THE TASKS
1. In the piece below on taxing the rich in Washington, rewrite the paragraph beginning "DHM found that taxing super-high incomes" as a shorter paragraph that keeps its main facts.
2. From the piece below on taxing the rich in Washington, duplicate the part that opens with the words containing "But there have" and closes with "those elites, too?".

SELECTION
%%
It’s conceivable—though this is only a poll. Campaigners have learned the hard way that polls are not the same as votes. The 2010 initiative to tax high earners also polled well, until suddenly it didn’t. It got creamed on Election Day because voters over time came to doubt the tax would stay only on the rich, its backers acknowledge.

But there have been some big earthquakes in politics since then.

One is the state got a lot bluer. That wouldn’t explain why even Republicans now are more open to taxing the rich, though.

But another is that the bases of the parties have shifted. Lower-income and working-class voters have been tilting toward the GOP in recent years, a populist shake-up. If Republicans are now seen as the antielite party, well then maybe the party’s base wouldn’t mind going ahead and taxing those elites, too?

“We’ve had this shift of working-class people becoming more conscious of how the economic system and the tax system is stacked against them,” Pedersen said. “A lot of those voters are conservative, living in our Eastern Washington counties. There’s no doubt they are becoming more open to it.”

It’s already happened once. In the 2024 vote on a capital-gains tax, 14 of Eastern Washington’s 20 counties, including some of the redder places in the state, voted to retain that tax on the rich.

This could be rational voting behavior for another reason. Most of the state’s superwealthy are concentrated in King County, so taxing the rich could be seen as another way to stick it to Seattle.

It’s also possible that President Donald Trump’s tax cuts for corporations and the wealthy, pushed through last summer alongside cuts to health care, have irked working stiffs in both parties.

DHM found that taxing super-high incomes is popular across every demographic—young and old, rural and urban, the college-educated and not, plus the bottom end of the earnings range (making less than $50,000) all the way to the reasonably well-off (making more than $150,000). They did not ask million-dollar-earners for their views. (They make up less than half a percent of the state, so they’d be tricky to poll.)
%%
ENTRIES SHOWN
%%
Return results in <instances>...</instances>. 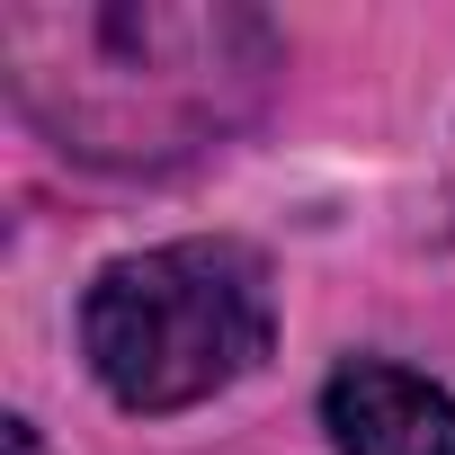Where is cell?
Here are the masks:
<instances>
[{
	"instance_id": "6da1fadb",
	"label": "cell",
	"mask_w": 455,
	"mask_h": 455,
	"mask_svg": "<svg viewBox=\"0 0 455 455\" xmlns=\"http://www.w3.org/2000/svg\"><path fill=\"white\" fill-rule=\"evenodd\" d=\"M0 72L54 152L99 170H170L259 116L286 45L259 10H161V0H81V10H0Z\"/></svg>"
},
{
	"instance_id": "7a4b0ae2",
	"label": "cell",
	"mask_w": 455,
	"mask_h": 455,
	"mask_svg": "<svg viewBox=\"0 0 455 455\" xmlns=\"http://www.w3.org/2000/svg\"><path fill=\"white\" fill-rule=\"evenodd\" d=\"M268 348H277V286L251 242L125 251L81 295V357L134 419H170L233 393Z\"/></svg>"
},
{
	"instance_id": "3957f363",
	"label": "cell",
	"mask_w": 455,
	"mask_h": 455,
	"mask_svg": "<svg viewBox=\"0 0 455 455\" xmlns=\"http://www.w3.org/2000/svg\"><path fill=\"white\" fill-rule=\"evenodd\" d=\"M322 428L339 455H455V393L402 357H348L322 384Z\"/></svg>"
},
{
	"instance_id": "277c9868",
	"label": "cell",
	"mask_w": 455,
	"mask_h": 455,
	"mask_svg": "<svg viewBox=\"0 0 455 455\" xmlns=\"http://www.w3.org/2000/svg\"><path fill=\"white\" fill-rule=\"evenodd\" d=\"M10 455H45V446H36V428H28V419H10Z\"/></svg>"
}]
</instances>
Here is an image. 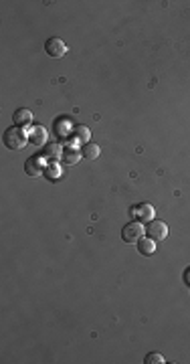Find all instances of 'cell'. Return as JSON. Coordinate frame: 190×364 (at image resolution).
Instances as JSON below:
<instances>
[{
    "label": "cell",
    "instance_id": "8fae6325",
    "mask_svg": "<svg viewBox=\"0 0 190 364\" xmlns=\"http://www.w3.org/2000/svg\"><path fill=\"white\" fill-rule=\"evenodd\" d=\"M45 176H47L49 180H57V178L63 176V170H61V164H59V162H51V164H47Z\"/></svg>",
    "mask_w": 190,
    "mask_h": 364
},
{
    "label": "cell",
    "instance_id": "52a82bcc",
    "mask_svg": "<svg viewBox=\"0 0 190 364\" xmlns=\"http://www.w3.org/2000/svg\"><path fill=\"white\" fill-rule=\"evenodd\" d=\"M47 130L45 126H33V130L29 132V142L33 146H47Z\"/></svg>",
    "mask_w": 190,
    "mask_h": 364
},
{
    "label": "cell",
    "instance_id": "7c38bea8",
    "mask_svg": "<svg viewBox=\"0 0 190 364\" xmlns=\"http://www.w3.org/2000/svg\"><path fill=\"white\" fill-rule=\"evenodd\" d=\"M81 152H83V158H87V160H95V158L101 154L99 146L95 144V142H87L83 148H81Z\"/></svg>",
    "mask_w": 190,
    "mask_h": 364
},
{
    "label": "cell",
    "instance_id": "30bf717a",
    "mask_svg": "<svg viewBox=\"0 0 190 364\" xmlns=\"http://www.w3.org/2000/svg\"><path fill=\"white\" fill-rule=\"evenodd\" d=\"M138 251L142 255H154L156 253V241L150 239V237H142L138 241Z\"/></svg>",
    "mask_w": 190,
    "mask_h": 364
},
{
    "label": "cell",
    "instance_id": "3957f363",
    "mask_svg": "<svg viewBox=\"0 0 190 364\" xmlns=\"http://www.w3.org/2000/svg\"><path fill=\"white\" fill-rule=\"evenodd\" d=\"M45 53L49 57H53V59H61V57L67 55V45L63 43L61 38L51 37V38H47V43H45Z\"/></svg>",
    "mask_w": 190,
    "mask_h": 364
},
{
    "label": "cell",
    "instance_id": "7a4b0ae2",
    "mask_svg": "<svg viewBox=\"0 0 190 364\" xmlns=\"http://www.w3.org/2000/svg\"><path fill=\"white\" fill-rule=\"evenodd\" d=\"M144 235H146V227L140 221H132L121 229V239H124L126 243H138Z\"/></svg>",
    "mask_w": 190,
    "mask_h": 364
},
{
    "label": "cell",
    "instance_id": "9c48e42d",
    "mask_svg": "<svg viewBox=\"0 0 190 364\" xmlns=\"http://www.w3.org/2000/svg\"><path fill=\"white\" fill-rule=\"evenodd\" d=\"M15 124L19 128H24V126H31L33 124V114L31 110H26V107H20V110L15 112Z\"/></svg>",
    "mask_w": 190,
    "mask_h": 364
},
{
    "label": "cell",
    "instance_id": "5bb4252c",
    "mask_svg": "<svg viewBox=\"0 0 190 364\" xmlns=\"http://www.w3.org/2000/svg\"><path fill=\"white\" fill-rule=\"evenodd\" d=\"M73 138H75L77 142L87 144V142H91V132H89L87 126H77V128L73 130Z\"/></svg>",
    "mask_w": 190,
    "mask_h": 364
},
{
    "label": "cell",
    "instance_id": "5b68a950",
    "mask_svg": "<svg viewBox=\"0 0 190 364\" xmlns=\"http://www.w3.org/2000/svg\"><path fill=\"white\" fill-rule=\"evenodd\" d=\"M45 168H47L45 156H35L31 160H26V164H24V172L29 176H40V174H45Z\"/></svg>",
    "mask_w": 190,
    "mask_h": 364
},
{
    "label": "cell",
    "instance_id": "9a60e30c",
    "mask_svg": "<svg viewBox=\"0 0 190 364\" xmlns=\"http://www.w3.org/2000/svg\"><path fill=\"white\" fill-rule=\"evenodd\" d=\"M146 364H162V362H166L164 358H162V354H158V352H150L146 356V360H144Z\"/></svg>",
    "mask_w": 190,
    "mask_h": 364
},
{
    "label": "cell",
    "instance_id": "4fadbf2b",
    "mask_svg": "<svg viewBox=\"0 0 190 364\" xmlns=\"http://www.w3.org/2000/svg\"><path fill=\"white\" fill-rule=\"evenodd\" d=\"M45 158L53 160V162H57L59 158H63V152H61V146L59 144H47L45 146Z\"/></svg>",
    "mask_w": 190,
    "mask_h": 364
},
{
    "label": "cell",
    "instance_id": "6da1fadb",
    "mask_svg": "<svg viewBox=\"0 0 190 364\" xmlns=\"http://www.w3.org/2000/svg\"><path fill=\"white\" fill-rule=\"evenodd\" d=\"M2 140H4V146L8 148V150H22V148L29 144V134L19 126H12L4 132Z\"/></svg>",
    "mask_w": 190,
    "mask_h": 364
},
{
    "label": "cell",
    "instance_id": "8992f818",
    "mask_svg": "<svg viewBox=\"0 0 190 364\" xmlns=\"http://www.w3.org/2000/svg\"><path fill=\"white\" fill-rule=\"evenodd\" d=\"M154 214H156L154 207L148 205V202H142V205H138V207L132 209V217H133L135 221H140V223H150V221H154Z\"/></svg>",
    "mask_w": 190,
    "mask_h": 364
},
{
    "label": "cell",
    "instance_id": "277c9868",
    "mask_svg": "<svg viewBox=\"0 0 190 364\" xmlns=\"http://www.w3.org/2000/svg\"><path fill=\"white\" fill-rule=\"evenodd\" d=\"M146 235L154 241H164L168 237V225L164 221H150L146 227Z\"/></svg>",
    "mask_w": 190,
    "mask_h": 364
},
{
    "label": "cell",
    "instance_id": "ba28073f",
    "mask_svg": "<svg viewBox=\"0 0 190 364\" xmlns=\"http://www.w3.org/2000/svg\"><path fill=\"white\" fill-rule=\"evenodd\" d=\"M81 158H83V152L71 146V148H65V150H63V158L61 160L65 162L67 166H75V164H79Z\"/></svg>",
    "mask_w": 190,
    "mask_h": 364
}]
</instances>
%%
PROBLEM SOLUTIONS
1. DHM found that taxing super-high incomes is popular across every demographic: young and old, rural and urban, college-educated or not, and earners from under $50,000 to over $150,000. Million-dollar earners, who make up less than half a percent of the state, were not polled.

2.
But there have been some big earthquakes in politics since then.

One is the state got a lot bluer. That wouldn’t explain why even Republicans now are more open to taxing the rich, though.

But another is that the bases of the parties have shifted. Lower-income and working-class voters have been tilting toward the GOP in recent years, a populist shake-up. If Republicans are now seen as the antielite party, well then maybe the party’s base wouldn’t mind going ahead and taxing those elites, too?